Southmont is an unincorporated community and census-designated place (CDP) in Davidson County, North Carolina, United States. As of the 2020 census, Southmont had a population of 1,563. It is located along North Carolina State Highway 8 on the northern shores of High Rock Lake. There is an organized effort underway to incorporate the community as "The Village of Southmont".

==Demographics==

Historical population
| Census | Pop. | Note | %± |
| 2020 | 1,563 |  | — |
U.S. Decennial Census

==History==

The community was founded in 1883 as "Fairmont" with the approval of a post office. The postmaster was Samuel S. Peacock from April 19, 1883, until it closed August 30, 1906. It was located in a country store operated by Mr. Hedrick near where the railroad crosses Hwy 8 today. Within 10 years, however, the community had failed to thrive and the store closed, with the post office surrendering its charter.

Just after the turn of the 20th century, another store opened where the previous store stood, and an attempt to reopen the post office was declined by the postmaster general. It seems that another community had claimed the name "Fairmont". The name "Southmont" was chosen instead to receive the approval of a post office with Meriles S. A. Michaels as the postmaster on March 11, 1911. A village grew up around the crossroads of where the new Winston-Salem Southbound Railway rail line had crossed the road to Lexington.

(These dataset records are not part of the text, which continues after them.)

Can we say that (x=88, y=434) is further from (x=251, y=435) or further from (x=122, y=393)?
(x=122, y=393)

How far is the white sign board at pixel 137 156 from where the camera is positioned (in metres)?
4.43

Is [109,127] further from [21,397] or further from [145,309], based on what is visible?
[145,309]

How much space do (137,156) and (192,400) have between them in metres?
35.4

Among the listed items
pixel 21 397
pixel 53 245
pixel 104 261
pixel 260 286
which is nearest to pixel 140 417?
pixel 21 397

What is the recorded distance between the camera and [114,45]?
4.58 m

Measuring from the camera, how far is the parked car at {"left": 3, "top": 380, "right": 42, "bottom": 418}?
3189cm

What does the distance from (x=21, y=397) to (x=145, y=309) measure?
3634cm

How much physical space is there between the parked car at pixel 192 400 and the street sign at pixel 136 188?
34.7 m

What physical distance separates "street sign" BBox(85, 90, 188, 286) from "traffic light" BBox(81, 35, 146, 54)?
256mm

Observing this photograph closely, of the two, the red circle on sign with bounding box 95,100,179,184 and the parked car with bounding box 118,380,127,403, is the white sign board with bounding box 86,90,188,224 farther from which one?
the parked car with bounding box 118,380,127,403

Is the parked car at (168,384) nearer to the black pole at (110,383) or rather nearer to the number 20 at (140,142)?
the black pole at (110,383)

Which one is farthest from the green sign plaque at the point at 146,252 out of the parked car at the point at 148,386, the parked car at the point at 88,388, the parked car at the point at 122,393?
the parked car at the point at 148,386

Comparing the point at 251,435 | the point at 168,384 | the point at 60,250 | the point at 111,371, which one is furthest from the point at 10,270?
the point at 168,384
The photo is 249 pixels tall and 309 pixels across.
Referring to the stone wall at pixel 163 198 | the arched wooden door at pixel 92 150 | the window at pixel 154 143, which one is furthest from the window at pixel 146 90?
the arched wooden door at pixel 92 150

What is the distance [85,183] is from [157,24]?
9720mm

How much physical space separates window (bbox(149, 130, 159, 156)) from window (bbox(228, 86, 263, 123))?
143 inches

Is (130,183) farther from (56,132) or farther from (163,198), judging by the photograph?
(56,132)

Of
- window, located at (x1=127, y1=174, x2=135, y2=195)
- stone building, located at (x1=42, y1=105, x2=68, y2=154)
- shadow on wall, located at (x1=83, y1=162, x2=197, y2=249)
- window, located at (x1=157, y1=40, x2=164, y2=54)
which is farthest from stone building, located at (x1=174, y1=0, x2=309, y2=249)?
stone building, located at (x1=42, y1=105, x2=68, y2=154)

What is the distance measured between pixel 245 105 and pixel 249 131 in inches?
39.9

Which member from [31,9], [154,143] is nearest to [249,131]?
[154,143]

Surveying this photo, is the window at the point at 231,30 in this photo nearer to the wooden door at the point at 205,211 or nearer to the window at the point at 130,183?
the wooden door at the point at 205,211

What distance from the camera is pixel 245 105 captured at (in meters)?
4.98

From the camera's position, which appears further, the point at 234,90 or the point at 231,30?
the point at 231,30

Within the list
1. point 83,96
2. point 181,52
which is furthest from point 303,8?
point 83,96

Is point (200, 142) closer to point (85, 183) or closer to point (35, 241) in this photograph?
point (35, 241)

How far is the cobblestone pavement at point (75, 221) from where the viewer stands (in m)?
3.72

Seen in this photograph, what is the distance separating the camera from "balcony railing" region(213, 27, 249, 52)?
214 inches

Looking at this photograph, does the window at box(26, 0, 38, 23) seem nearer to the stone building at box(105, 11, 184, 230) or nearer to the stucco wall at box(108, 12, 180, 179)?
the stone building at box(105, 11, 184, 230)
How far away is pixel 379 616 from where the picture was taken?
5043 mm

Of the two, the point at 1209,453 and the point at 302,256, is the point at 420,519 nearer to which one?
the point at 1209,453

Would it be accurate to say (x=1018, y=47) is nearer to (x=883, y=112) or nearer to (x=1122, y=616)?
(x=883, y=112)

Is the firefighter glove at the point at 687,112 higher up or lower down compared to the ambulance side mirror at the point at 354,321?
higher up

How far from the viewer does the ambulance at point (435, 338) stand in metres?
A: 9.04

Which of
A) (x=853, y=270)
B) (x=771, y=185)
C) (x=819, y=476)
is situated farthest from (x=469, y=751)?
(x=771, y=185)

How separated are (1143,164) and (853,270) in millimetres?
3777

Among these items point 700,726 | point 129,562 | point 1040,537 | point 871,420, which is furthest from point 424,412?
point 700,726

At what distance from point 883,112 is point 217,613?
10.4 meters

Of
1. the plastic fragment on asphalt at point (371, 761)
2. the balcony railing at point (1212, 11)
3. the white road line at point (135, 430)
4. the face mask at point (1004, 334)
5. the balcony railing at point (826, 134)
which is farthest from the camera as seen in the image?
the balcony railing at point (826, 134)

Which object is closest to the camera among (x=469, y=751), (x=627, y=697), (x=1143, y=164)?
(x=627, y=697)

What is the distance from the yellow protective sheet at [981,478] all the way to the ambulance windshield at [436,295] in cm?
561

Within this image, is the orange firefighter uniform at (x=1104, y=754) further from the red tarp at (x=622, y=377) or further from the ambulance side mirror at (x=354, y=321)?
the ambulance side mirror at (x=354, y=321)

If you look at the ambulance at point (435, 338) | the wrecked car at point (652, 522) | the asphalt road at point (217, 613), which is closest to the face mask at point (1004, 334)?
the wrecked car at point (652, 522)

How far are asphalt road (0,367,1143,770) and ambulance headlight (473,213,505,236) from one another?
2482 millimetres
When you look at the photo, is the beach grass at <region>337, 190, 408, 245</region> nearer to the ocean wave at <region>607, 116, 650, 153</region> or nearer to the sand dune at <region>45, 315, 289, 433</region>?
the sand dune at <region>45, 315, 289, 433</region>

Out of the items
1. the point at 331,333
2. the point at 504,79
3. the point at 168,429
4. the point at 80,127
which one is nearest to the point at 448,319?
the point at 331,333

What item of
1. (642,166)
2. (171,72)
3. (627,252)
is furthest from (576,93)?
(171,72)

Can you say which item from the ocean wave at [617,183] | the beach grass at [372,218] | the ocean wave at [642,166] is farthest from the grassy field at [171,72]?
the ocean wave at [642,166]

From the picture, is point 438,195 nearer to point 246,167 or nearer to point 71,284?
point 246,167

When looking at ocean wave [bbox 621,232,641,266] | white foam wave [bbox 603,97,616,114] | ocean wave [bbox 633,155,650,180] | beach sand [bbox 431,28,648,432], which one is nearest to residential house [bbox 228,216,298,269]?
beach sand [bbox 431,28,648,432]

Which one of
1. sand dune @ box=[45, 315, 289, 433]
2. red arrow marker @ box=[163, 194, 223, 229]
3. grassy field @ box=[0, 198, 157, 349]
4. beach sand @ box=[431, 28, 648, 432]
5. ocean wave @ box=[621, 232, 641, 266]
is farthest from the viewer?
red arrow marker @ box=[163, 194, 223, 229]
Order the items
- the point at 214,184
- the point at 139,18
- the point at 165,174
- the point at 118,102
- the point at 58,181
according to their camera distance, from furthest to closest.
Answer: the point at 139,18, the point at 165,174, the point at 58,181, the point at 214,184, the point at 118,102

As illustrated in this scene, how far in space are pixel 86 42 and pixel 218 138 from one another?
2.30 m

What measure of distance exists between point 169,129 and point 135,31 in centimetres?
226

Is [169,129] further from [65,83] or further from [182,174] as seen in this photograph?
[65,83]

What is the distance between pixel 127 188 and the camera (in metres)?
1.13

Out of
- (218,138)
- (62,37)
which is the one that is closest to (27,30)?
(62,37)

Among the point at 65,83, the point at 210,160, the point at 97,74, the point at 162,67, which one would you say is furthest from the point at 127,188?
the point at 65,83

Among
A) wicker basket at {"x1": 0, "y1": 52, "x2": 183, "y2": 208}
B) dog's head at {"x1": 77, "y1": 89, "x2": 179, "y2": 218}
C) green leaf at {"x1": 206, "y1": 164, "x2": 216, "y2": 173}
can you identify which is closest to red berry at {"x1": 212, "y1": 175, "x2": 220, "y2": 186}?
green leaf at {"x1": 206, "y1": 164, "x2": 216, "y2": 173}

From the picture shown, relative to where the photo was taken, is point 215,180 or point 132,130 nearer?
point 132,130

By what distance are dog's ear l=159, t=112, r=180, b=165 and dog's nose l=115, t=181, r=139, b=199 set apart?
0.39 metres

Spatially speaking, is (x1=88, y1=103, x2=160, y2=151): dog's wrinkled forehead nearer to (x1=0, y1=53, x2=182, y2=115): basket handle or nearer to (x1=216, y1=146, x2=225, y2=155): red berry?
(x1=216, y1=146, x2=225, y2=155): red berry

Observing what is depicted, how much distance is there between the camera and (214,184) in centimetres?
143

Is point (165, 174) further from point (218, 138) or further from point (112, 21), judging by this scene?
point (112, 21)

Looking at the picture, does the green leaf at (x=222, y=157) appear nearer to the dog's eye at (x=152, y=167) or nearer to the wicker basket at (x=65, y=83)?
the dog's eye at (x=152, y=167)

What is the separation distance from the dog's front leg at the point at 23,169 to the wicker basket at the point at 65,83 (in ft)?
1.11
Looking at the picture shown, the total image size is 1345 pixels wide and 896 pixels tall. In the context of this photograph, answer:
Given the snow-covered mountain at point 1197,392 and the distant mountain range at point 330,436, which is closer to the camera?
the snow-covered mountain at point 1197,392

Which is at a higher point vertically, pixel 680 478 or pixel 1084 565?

During the 1920s the town had multiple stores, the county's first consolidated brick school, various churches, the Star Furniture Company, and the Wall Lumber Company. The hotel thrived for a time. Dr. Alvin York set up a practice in town. The Baptist churches of the area included Holloways Baptist Church, Stoners Grove Baptist Church and the First Baptist Church of Southmont. Macedonia Methodist Church was also active by the time the lake was created.

By 1926, with the creation of High Rock Lake, many of the bridges and roads changed or closed, the railroad was elevated, and the route crossing the river changed. Other roads were rerouted as the geography changed. Coupled with the Great Depression, much of the town died, but the school and churches remained. Fires claimed the two industries and the famous eight-gable hotel building, and by the early 1950s with train travel no longer being the favored means of travel, the station closed.

The new Central Davidson High School opened in 1957, with students from the Southmont High School now attending CDHS. The school became grades 1-8 and by the early 1960s people began to build summer cottages at High Rock Lake. 1967 witnessed racial integration of the schools.

By 1972, a temporary middle school was created using an abandoned school at the Junior Order Children's Home, and the 8th grades were consolidated there creating CDJH. During a 1979 bridge repair, Hwy 8 was closed for nearly two years and much of the lake was found to have mercury contamination from a battery plant upstream. Again, businesses closed and the school closed in 1981, consolidated with Linwood near Cotton Grove, known as Southwood. The Southmont Volunteer Fire Department was created in 1958.

Over the past 10 years the community has again seen a resurgence of growth, with multiple small businesses, a new school, new post office, expanded churches, a new fire station, an array of other local civic and community groups, and significant population growth to the lake areas in and around Southmont.